The more I play this game, the less I think I know! Here’s what I do know. For small planes, like Peanuts, we want to keep the plane light. And for any plane there is a best-fit prop and rubber combination.
For my Peanut Bellanca Aries T-250, prop selection was (naturally) part of the process. But since taking over Superior Props in 2013, I have been using wooden props almost exclusively – and it is not just a marketing ploy. I think they perform better – and they generally weigh less. Weighing less fits right in with the “keep your Peanuts light” mantra.
I started out with a 5.5″ Stacked prop. This came out somewhere near 1 gram. The bare prop weighed 0.8 grams, and I added tubing bushings and a Garami clutch, so the finished weight is about 1 gram. 1 gram is a great (light) weight and I am completely satisfied with that.
But I also mounted it on a Gizmo Geezer nose button. These weigh about 1.2 grams. In order to get the model balanced (with rubber) at the proper CG location, I needed to add about 1 gram of tail weight. The all-up weight of the plane (without rubber) came out to 9 grams. That is not bad for a Peanut and the g/sq.in. worked out to be 0.28 – which is pretty good wing-loading for a Peanut (or any scale model).
But those extra 2+ grams (1.2g GG Nose and 1g tail weight bothered me. So I decided to try a different prop (and nose button). Recently George Nunez showed a “can” prop he made and it looked great (and performed well, too). I have made these before and decided to try my hand at making a light prop with these materials.
I used some cups from Walmart and while I thought the material would be thin, it seems to be just fine. I made up two blades, cemented on toothpick shafts, made a 1/4″ square prop hub, installed tubing and a Nason Clutch – and it came out about 1 gram (about the same as my stacked prop). I made up a plug to replace the GG button and used a small Peck button. The comparison of the assemblies showed that I saved 1 gram and testing showed that I could remove the tail weight – that’s 2 grams saved! My model before rubber is now ~7 grams. That’s a 22% weight savings.
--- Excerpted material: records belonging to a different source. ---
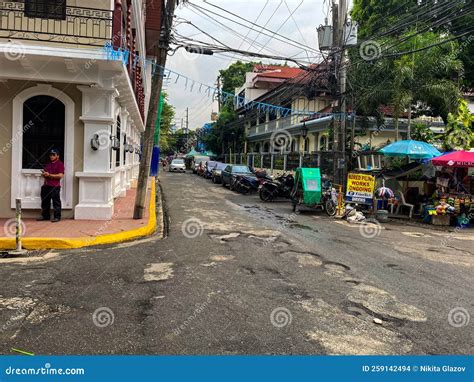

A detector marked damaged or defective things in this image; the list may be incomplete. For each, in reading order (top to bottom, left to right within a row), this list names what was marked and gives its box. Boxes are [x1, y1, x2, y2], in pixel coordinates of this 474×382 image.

cracked pavement [0, 171, 472, 356]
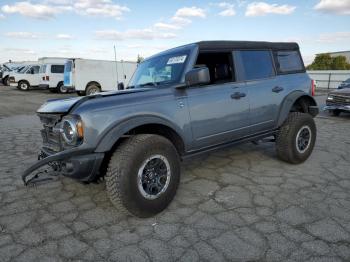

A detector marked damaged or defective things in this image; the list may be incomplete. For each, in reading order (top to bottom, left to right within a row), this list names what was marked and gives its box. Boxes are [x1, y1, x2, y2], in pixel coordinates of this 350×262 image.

damaged front bumper [21, 148, 104, 185]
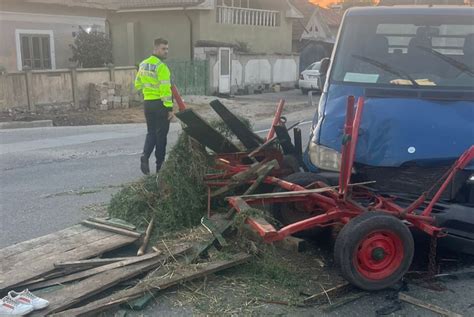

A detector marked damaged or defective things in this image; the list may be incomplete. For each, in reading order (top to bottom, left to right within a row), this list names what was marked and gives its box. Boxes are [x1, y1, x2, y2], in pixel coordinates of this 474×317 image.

broken wooden board [175, 108, 239, 153]
broken wooden board [209, 99, 264, 149]
broken wooden board [0, 223, 139, 292]
broken wooden board [32, 243, 193, 314]
broken wooden board [51, 252, 252, 316]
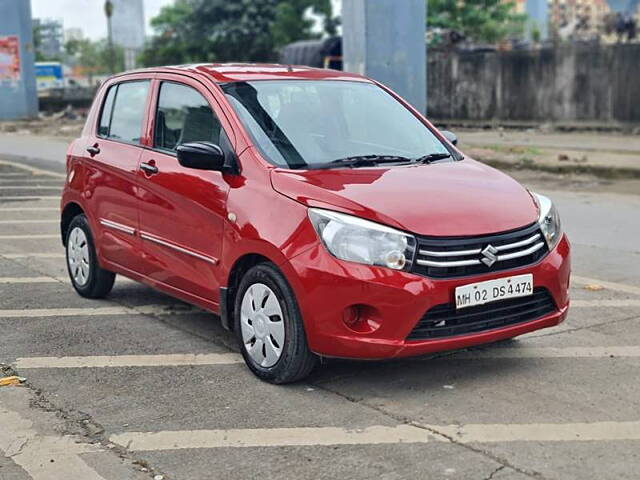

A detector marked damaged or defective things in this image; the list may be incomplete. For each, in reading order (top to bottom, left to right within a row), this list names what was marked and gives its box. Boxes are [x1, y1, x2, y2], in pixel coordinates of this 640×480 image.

cracked asphalt [1, 151, 640, 480]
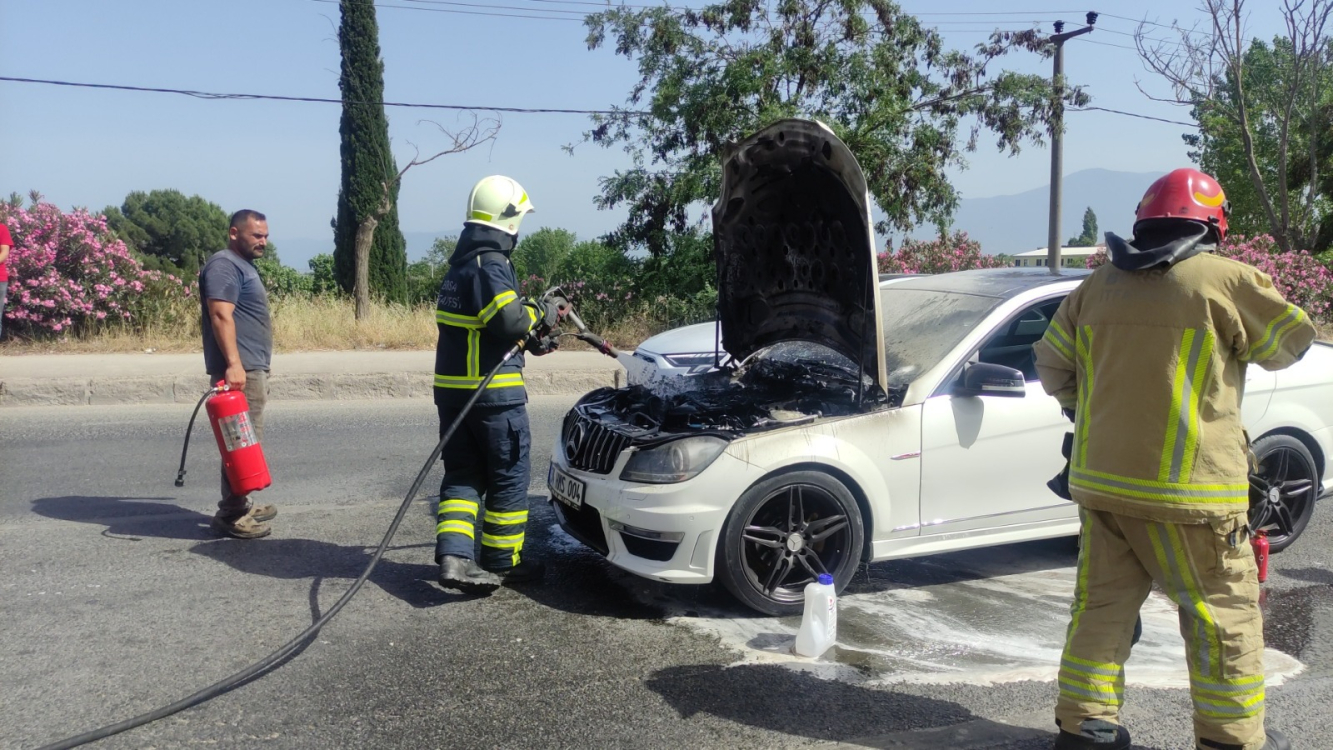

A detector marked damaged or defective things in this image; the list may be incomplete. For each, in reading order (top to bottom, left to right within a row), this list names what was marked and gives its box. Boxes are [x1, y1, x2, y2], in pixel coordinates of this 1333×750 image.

burned car hood [714, 117, 890, 394]
burnt engine compartment [567, 357, 901, 450]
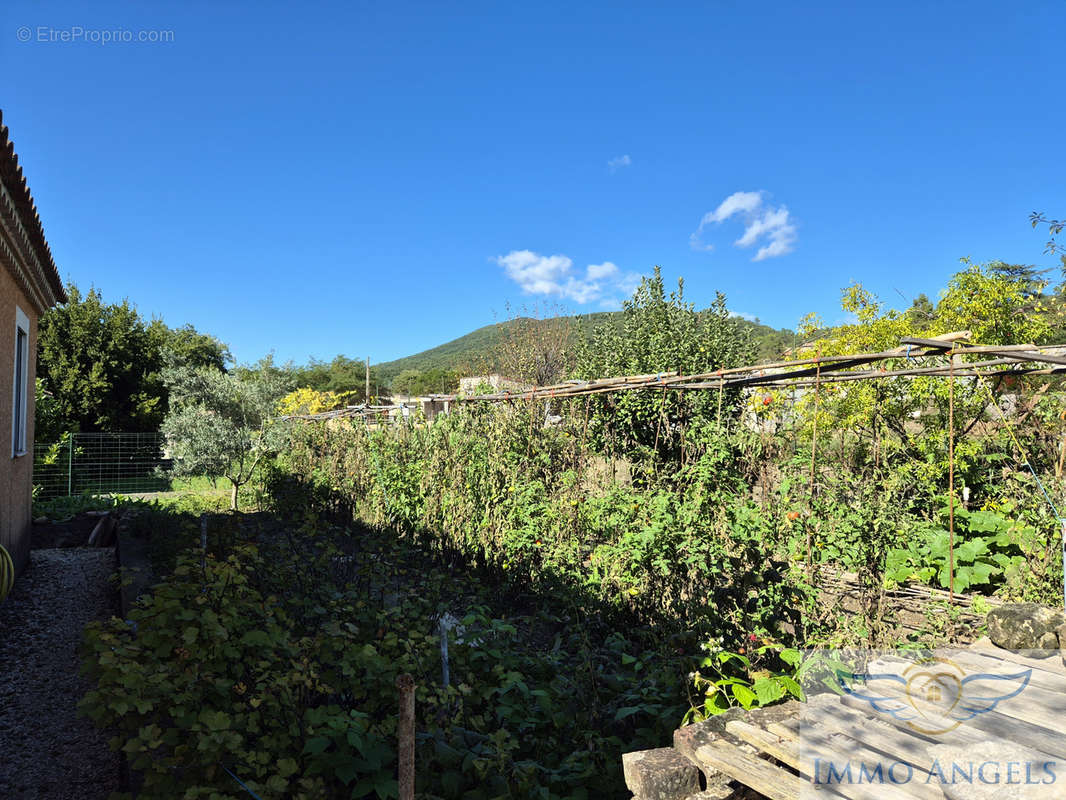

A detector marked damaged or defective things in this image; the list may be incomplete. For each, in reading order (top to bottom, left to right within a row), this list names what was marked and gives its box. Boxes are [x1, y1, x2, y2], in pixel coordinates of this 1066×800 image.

rusty metal stake [396, 678, 415, 800]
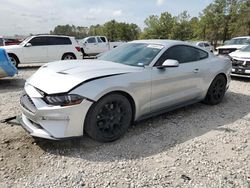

That got me thinking about plastic props, so I assembled a handful of 6″ and 5.5″ plastic props and weighed them all. Here are the results. The big surprise to me was the (randomly selected) North Pacific prop is just as heavy as the SIG reproduction. It was no surprise that all of the plastic were at least twice as heavy as wood – I’ve seen that consistently since I converted to wood – pretty much regardless of diameter.
Of course, matching rubber to any prop is another mystery and it is dependent on a myriad of things.